**タスク一覧**
1 – コーヒー抽出についての引用文から、「良い豆を買ったとしても抽出の」から「度によって結果は異なります。」までを両端も含めて一字一句変えずに書き出してください。
2 – コーヒー抽出についての引用文では、表の示す結果は何によって異なるとされていますか?

**引用文**
------------------------------------------------------------------------

コーヒーは抽出方法(挽き具合、粉の量、湯温、むらし、抽出時間・・・などの組み合わせ)によって無限の味が表現できそうです。
…とはいえ、「おいしい!」と言える範囲は限られるし、その中で好みの味を見つけ出したいですね。
良い豆を買ったとしても抽出の基礎知識がなければ、豆のポテンシャルを引き出せないかも⁉
では、酸味、甘み、苦味、雑味などをコントロールして好みの味を見つける方法を一緒に探しにいきましょう!
抽出パラメータと味わいの変化
ドリップしてみて、「もう少し苦味とコクと甘みを出したい」「豆の持つフルーティーなフレーバーを引き出したい」など、そのときの気分によって変えたい場合もありますよね。
「朝だから苦味とコク」「昼はクリーンに」「天気が悪いから軽くフルーティーに」・・・
そんなときに役立つように、抽出時のパラメータによって味がどう変化するかを表にしてみました。
抽出パラメータと味の変化表
注: この表は一般的な傾向を示しており、豆の種類や焙煎度によって結果は異なります。
表をシンプルにするために以下のキーワードを定義します。

------------------------------------------------------------------------

**データセット抜粋**
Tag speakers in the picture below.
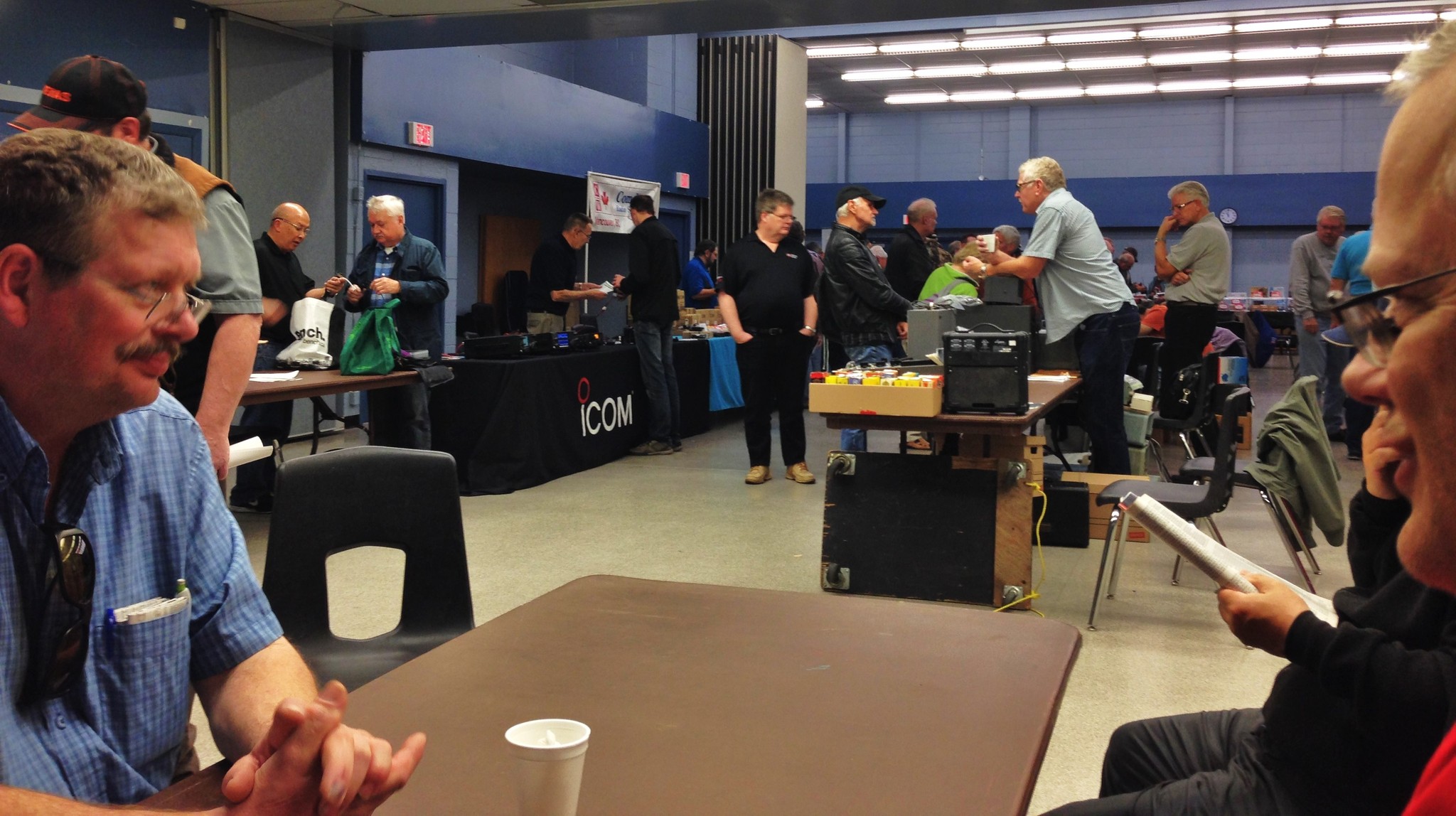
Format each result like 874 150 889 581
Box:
944 331 1033 414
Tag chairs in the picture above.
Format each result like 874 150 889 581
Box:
1088 414 1254 650
456 270 530 335
264 445 474 695
1170 375 1324 595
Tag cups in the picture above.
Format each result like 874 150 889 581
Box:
504 719 591 816
980 234 996 253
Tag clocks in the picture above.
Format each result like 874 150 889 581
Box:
1220 207 1238 224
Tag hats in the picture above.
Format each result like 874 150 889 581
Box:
835 185 887 210
1124 246 1138 262
7 55 148 133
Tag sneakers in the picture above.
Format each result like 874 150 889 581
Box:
745 466 772 483
785 460 815 483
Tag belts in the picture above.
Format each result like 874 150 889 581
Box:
751 327 798 336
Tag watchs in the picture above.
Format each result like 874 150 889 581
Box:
1153 237 1166 246
324 288 340 299
977 263 988 280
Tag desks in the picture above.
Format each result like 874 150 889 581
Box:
1216 309 1297 366
369 331 743 495
240 367 420 455
343 573 1083 816
820 369 1083 475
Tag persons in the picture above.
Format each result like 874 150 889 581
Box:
885 197 938 451
226 201 347 513
680 240 719 310
788 219 1042 322
611 195 687 456
5 55 264 485
526 212 608 335
0 127 427 816
1038 401 1456 816
1102 234 1168 294
815 186 913 452
343 193 449 452
1330 17 1456 816
714 189 820 485
1287 205 1400 460
962 155 1138 475
1153 178 1232 457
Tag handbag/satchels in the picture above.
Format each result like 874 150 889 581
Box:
1158 367 1201 420
912 279 973 308
338 299 401 376
274 296 335 369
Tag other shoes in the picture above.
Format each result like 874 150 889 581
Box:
627 440 673 455
1334 428 1346 442
672 440 684 451
1347 444 1362 460
229 485 273 514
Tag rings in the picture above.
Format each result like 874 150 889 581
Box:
614 278 615 281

------------------------------------------------------------------------

**各タスクの回答**
1 –
良い豆を買ったとしても抽出の基礎知識がなければ、豆のポテンシャルを引き出せないかも⁉
では、酸味、甘み、苦味、雑味などをコントロールして好みの味を見つける方法を一緒に探しにいきましょう!
抽出パラメータと味わいの変化
ドリップしてみて、「もう少し苦味とコクと甘みを出したい」「豆の持つフルーティーなフレーバーを引き出したい」など、そのときの気分によって変えたい場合もありますよね。
「朝だから苦味とコク」「昼はクリーンに」「天気が悪いから軽くフルーティーに」・・・
そんなときに役立つように、抽出時のパラメータによって味がどう変化するかを表にしてみました。
抽出パラメータと味の変化表
注: この表は一般的な傾向を示しており、豆の種類や焙煎度によって結果は異なります。

2 – 豆の種類や焙煎度によって異なるとされています。